Top of DATA UNDER STUDY
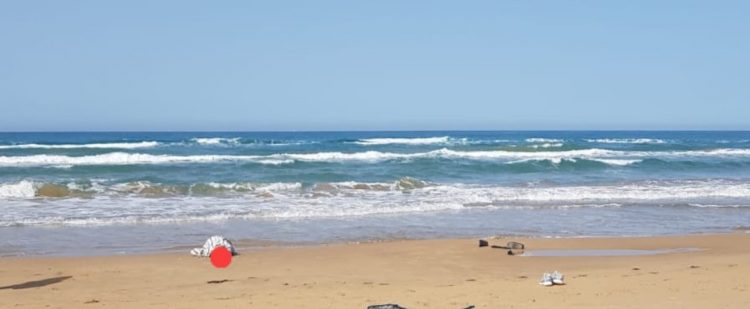 Il corpo di un uomo senza vita ritrovato ad Arizza, territorio di Scicli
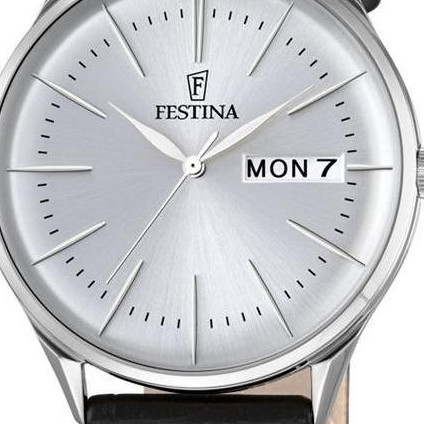 Festina Minimalist F68371 2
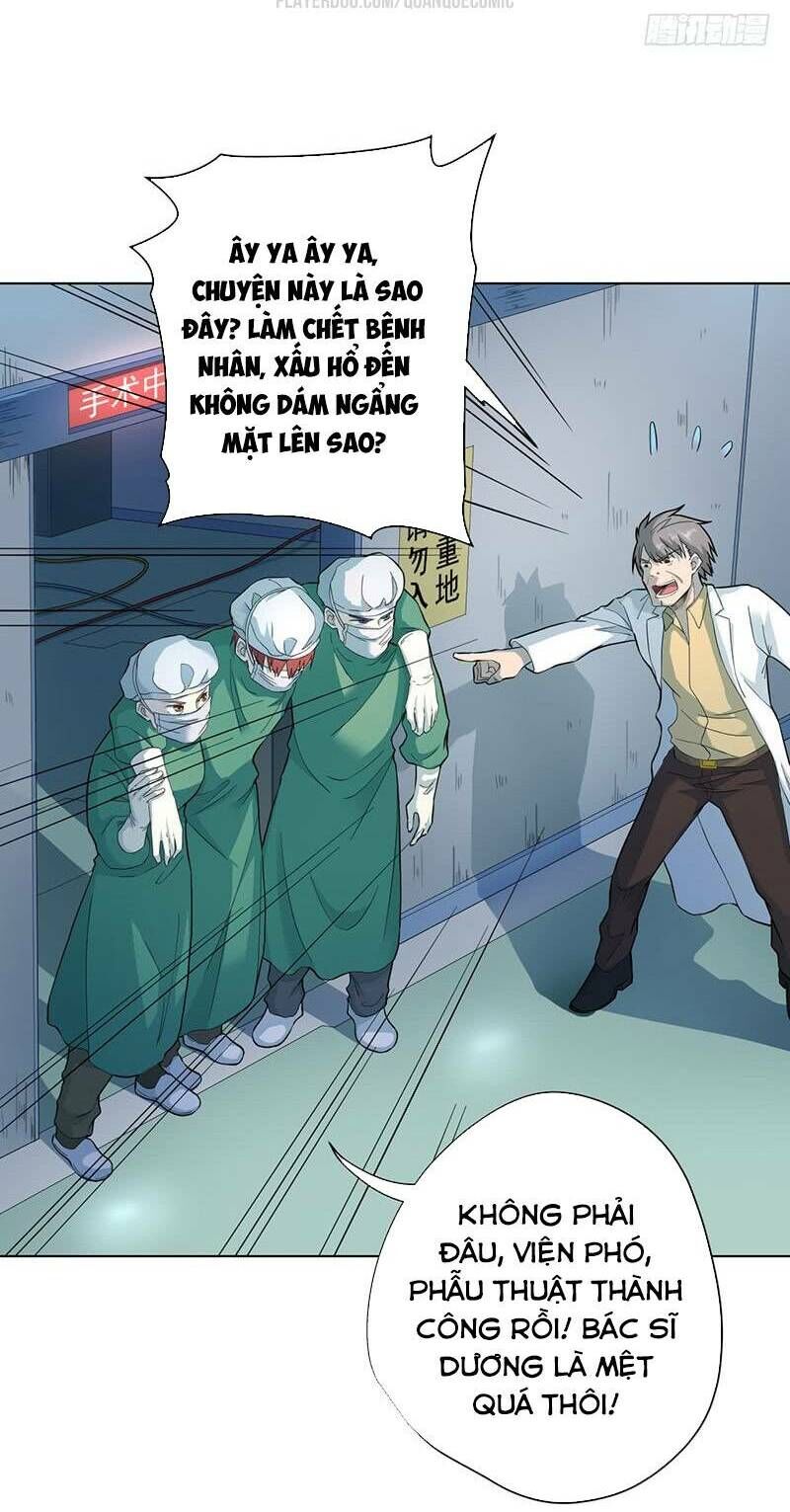 vương bài thần y chapter 3 26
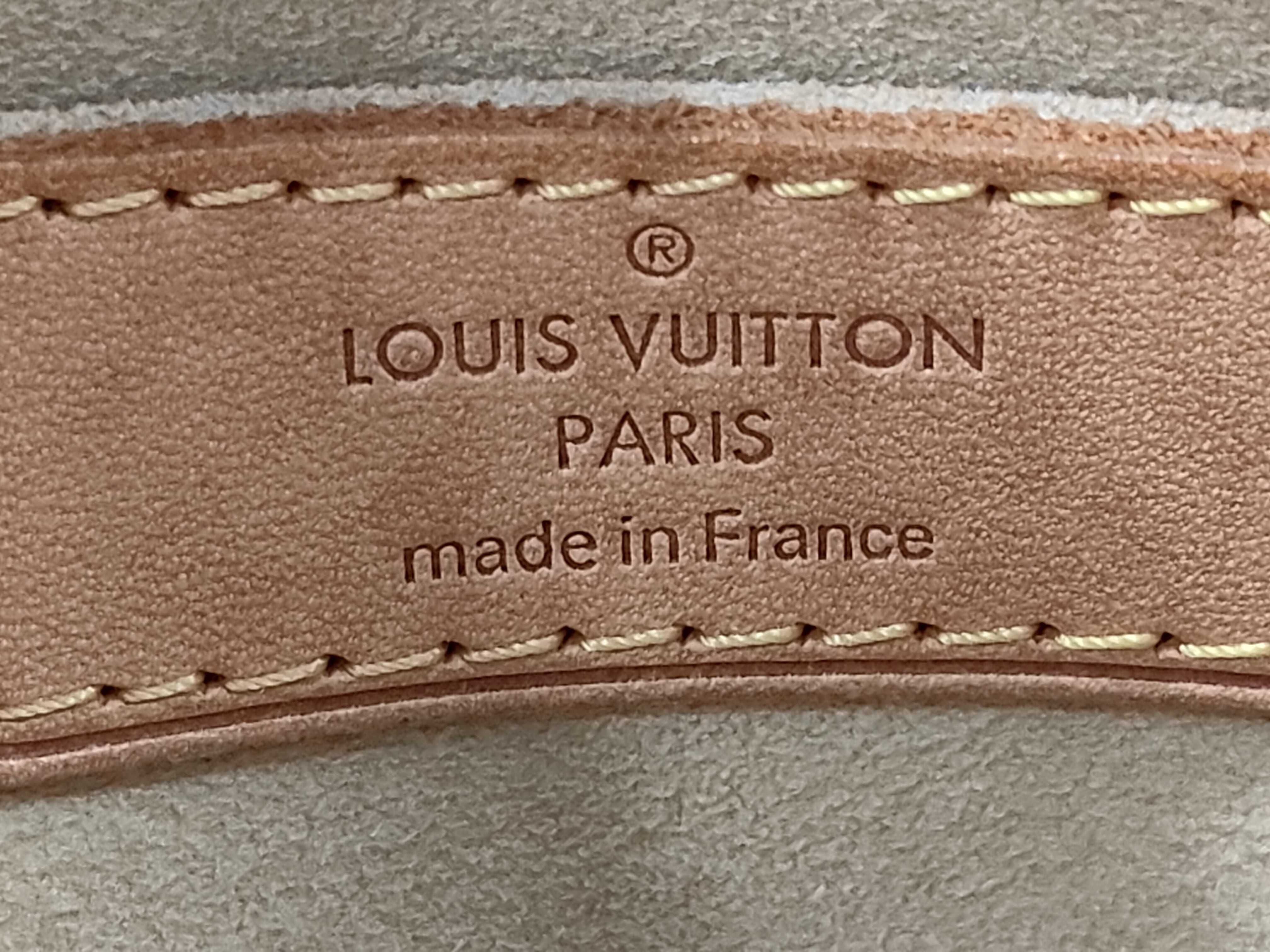Retiro PM M40325 Handbag — view 9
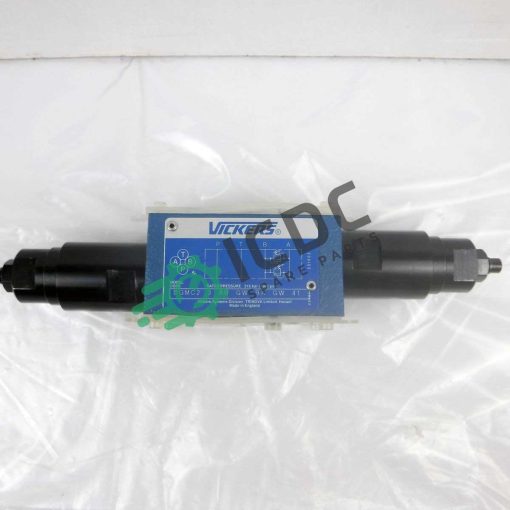 VICKERS - DGMC23ABFWBA - Valve - immagine 2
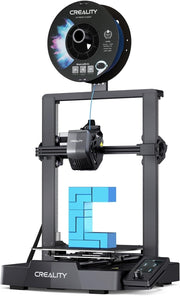 Fast Auto Level 3D Printer 250mm/s Direct Drive Dual Z Easy Setup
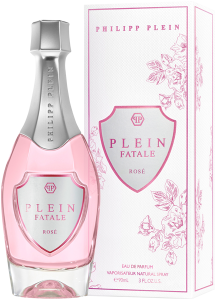Philipp Plein Plein Fatale Rosé EdP Nat. Spray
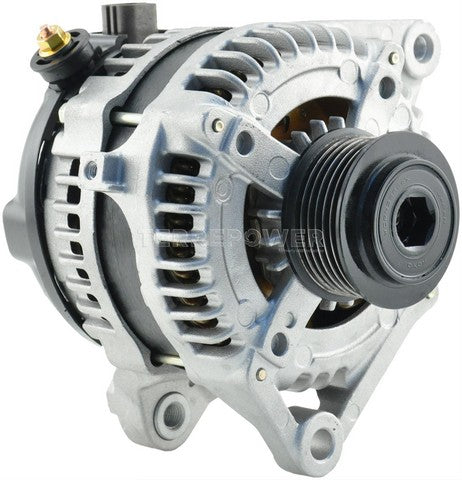 Alternator BBB Industries Rotating Electrical 11404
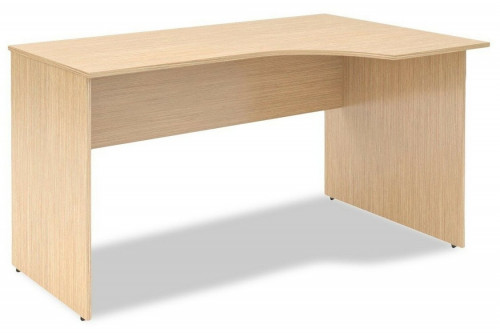письменный стол угловой skyland simple set в Пензе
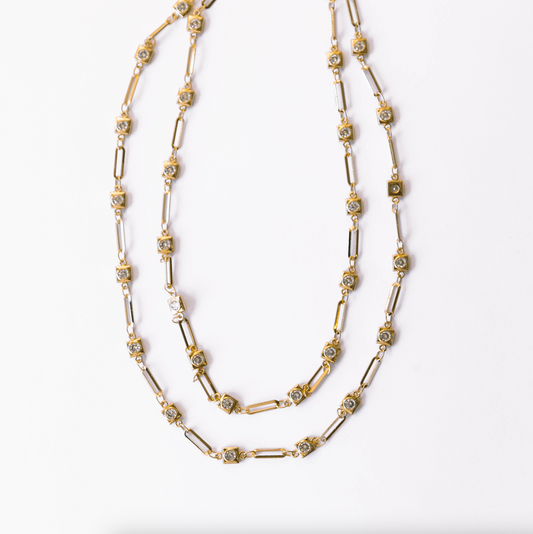 The Double Nova Choker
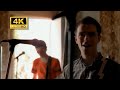 Weezer  - Say It Ain't So (official music video) - Upscaled to 4K UHD
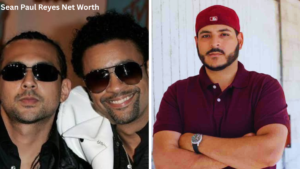 Sean Paul Reyes Net Worth: A Detailed Look at His Income, Career, and Financial Standing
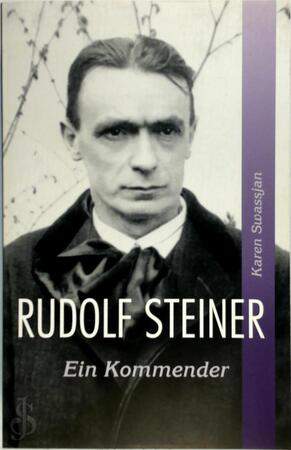 Rudolf Steiner - Karen Swassjan Rudolf Steiner - Karen Swassjan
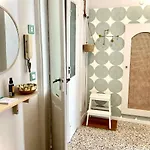 Casa Mafalda Trilocale In Centro Апартаменты Биелла
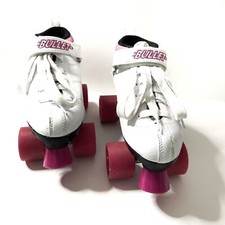 Chicago Bullet Ladies Speed Roller Skates - Size 7
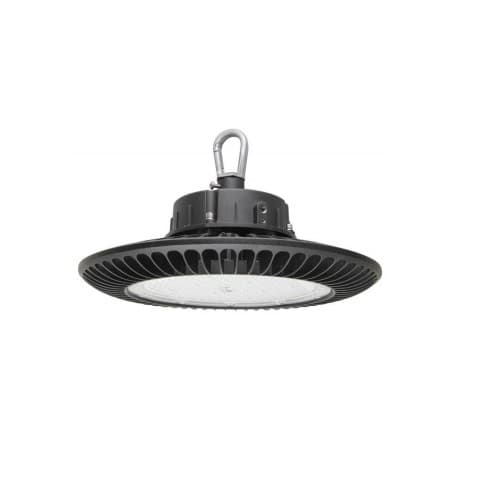 MaxLite 180W LED Round High Bay Pendant, 347V-480V, 5000K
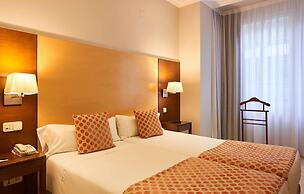 Barrio de Salamanca Suites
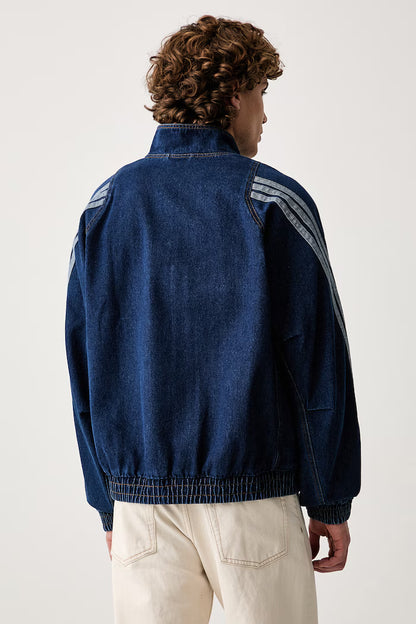 ADIDAS M STD DNM JKT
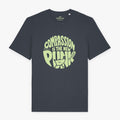 Compassion Is the New Punk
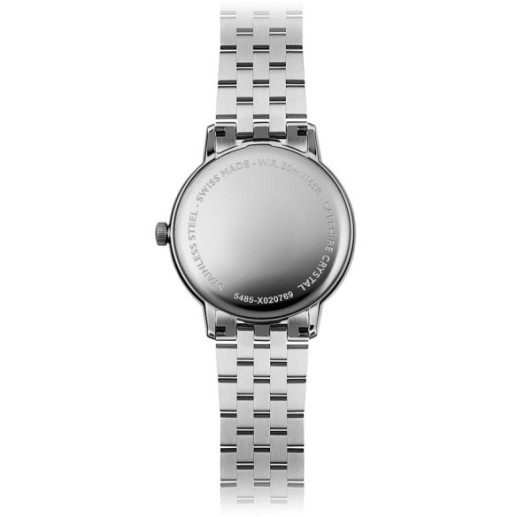 Raymond Weil Toccata Cuarzo 39mm - Raymond weil toccata 2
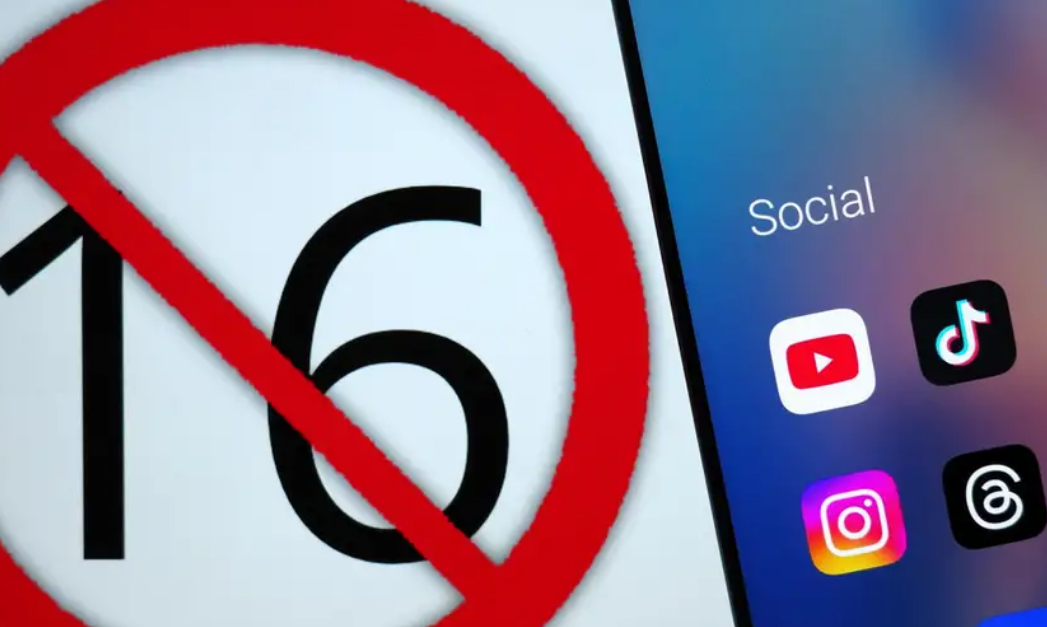 Reino Unido prohibirá redes sociales a menores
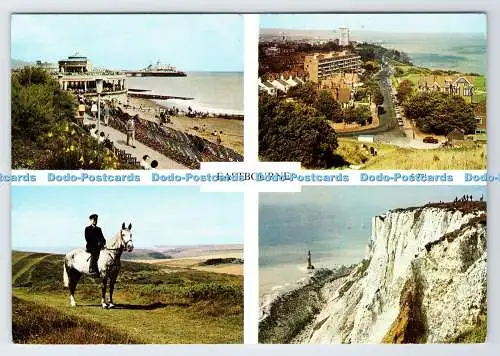 D337144 Eastbourne. Richter. C. 701. Multi View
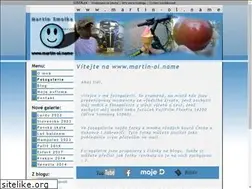 Sites similar to martin-ol.name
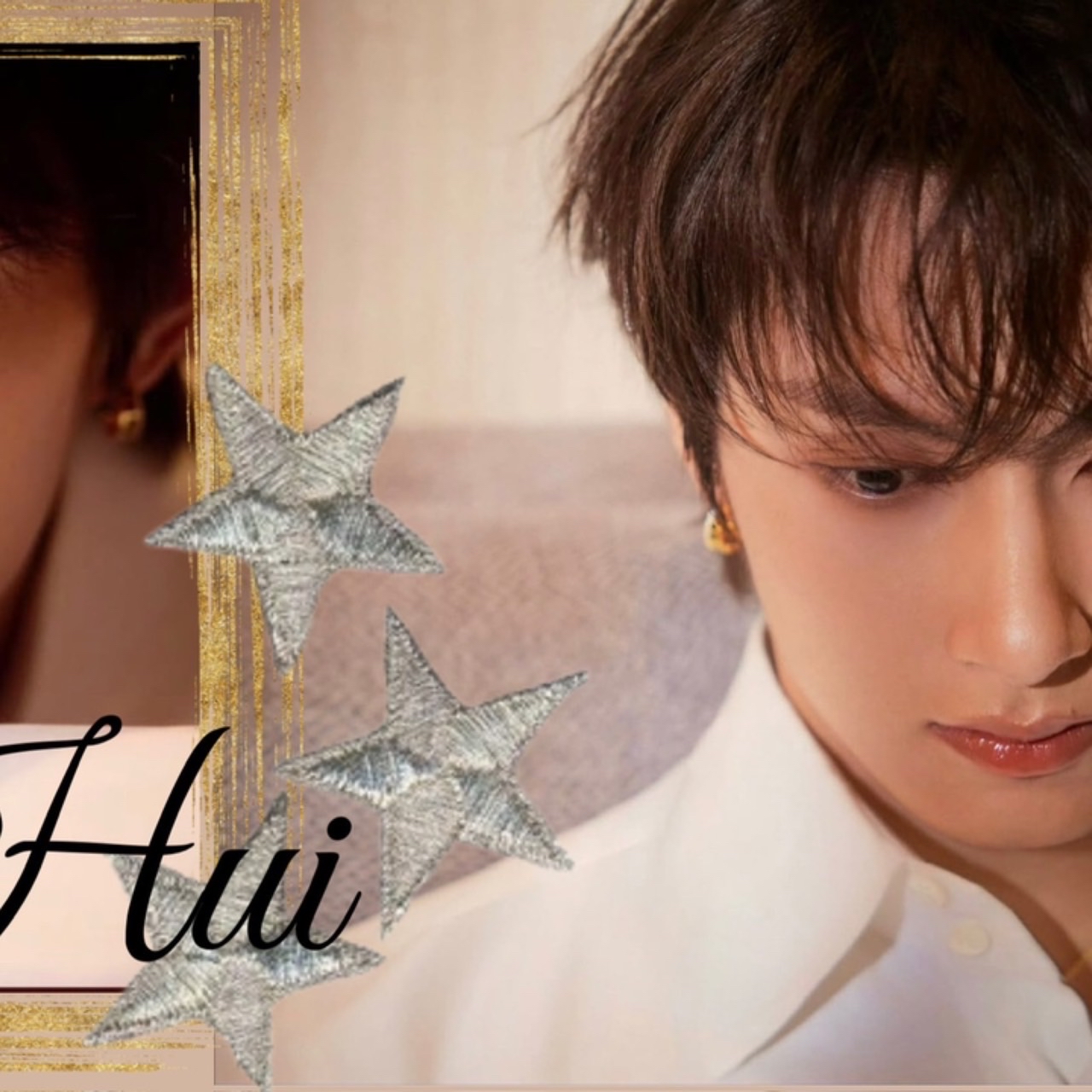 Latest photo of Wen Junhui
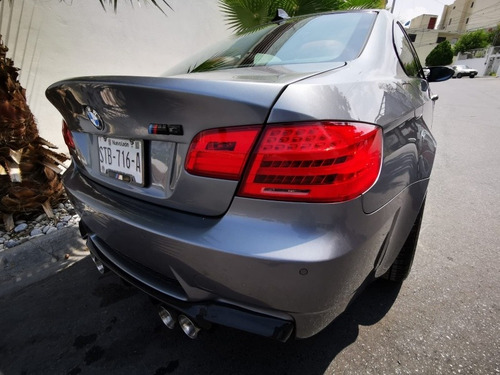 Imagen 7 de 9 de Bmw M3 Bmw M3 E92 Std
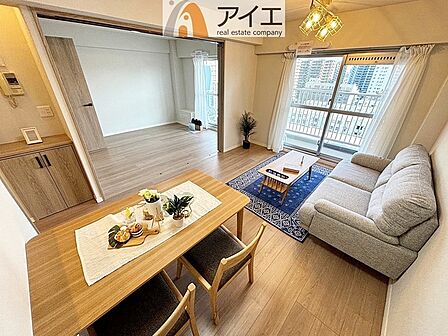 【施工例】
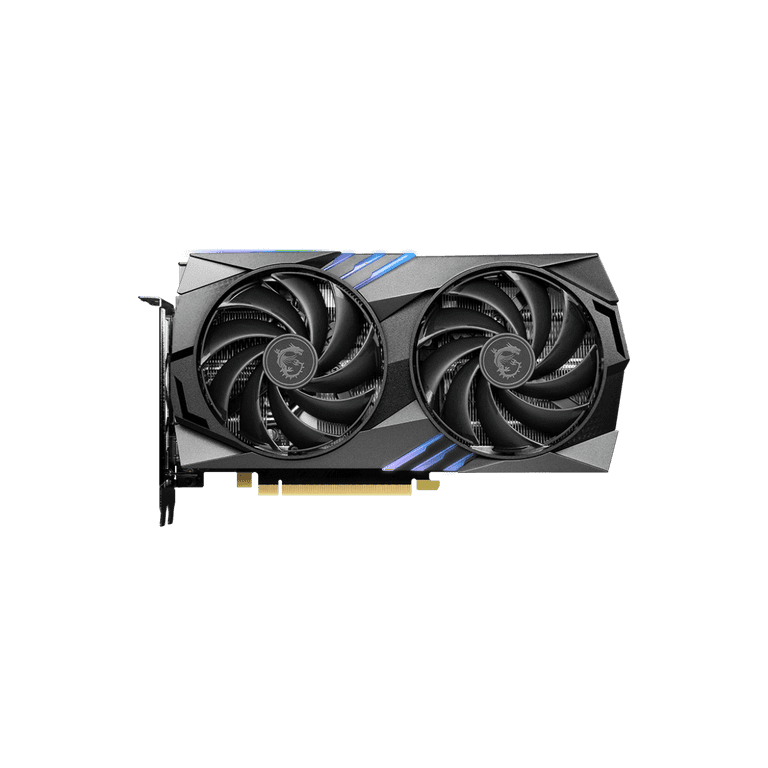 MSI GeForce RTX 4060 Ti　8GB Amazon.com: MSI GeForce RTX 4060 Ti Ventus 2X Black 8G OC Graphics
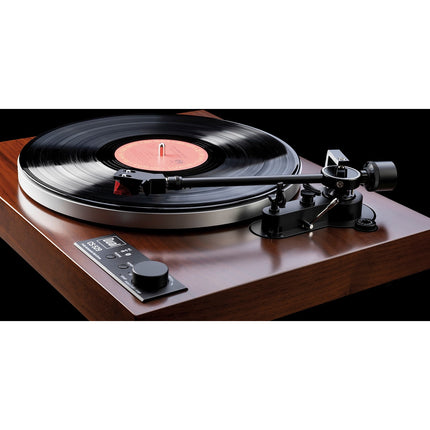Platine vinyle DUAL CS 529 BT WN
Bottom of DATA UNDER STUDY
=== WORK ORDER ===
Instructions for the listing above: set down every entry exactly and drop any image.

=== RESPONSE TO THE TASK ===
 Il corpo di un uomo senza vita ritrovato ad Arizza, territorio di Scicli
 Festina Minimalist F68371 2
 vương bài thần y chapter 3 26
Retiro PM M40325 Handbag — view 9
 VICKERS - DGMC23ABFWBA - Valve - immagine 2
 Fast Auto Level 3D Printer 250mm/s Direct Drive Dual Z Easy Setup
Philipp Plein Plein Fatale Rosé EdP Nat. Spray
 Alternator BBB Industries Rotating Electrical 11404
письменный стол угловой skyland simple set в Пензе
 The Double Nova Choker
 Weezer  - Say It Ain't So (official music video) - Upscaled to 4K UHD
 Sean Paul Reyes Net Worth: A Detailed Look at His Income, Career, and Financial Standing
 Rudolf Steiner - Karen Swassjan Rudolf Steiner - Karen Swassjan
 Casa Mafalda Trilocale In Centro Апартаменты Биелла
 Chicago Bullet Ladies Speed Roller Skates - Size 7
 MaxLite 180W LED Round High Bay Pendant, 347V-480V, 5000K
 Barrio de Salamanca Suites
 ADIDAS M STD DNM JKT
 Compassion Is the New Punk
 Raymond Weil Toccata Cuarzo 39mm - Raymond weil toccata 2
 Reino Unido prohibirá redes sociales a menores
 D337144 Eastbourne. Richter. C. 701. Multi View
 Sites similar to martin-ol.name
 Latest photo of Wen Junhui
 Imagen 7 de 9 de Bmw M3 Bmw M3 E92 Std
 【施工例】
 MSI GeForce RTX 4060 Ti　8GB Amazon.com: MSI GeForce RTX 4060 Ti Ventus 2X Black 8G OC Graphics
Platine vinyle DUAL CS 529 BT WN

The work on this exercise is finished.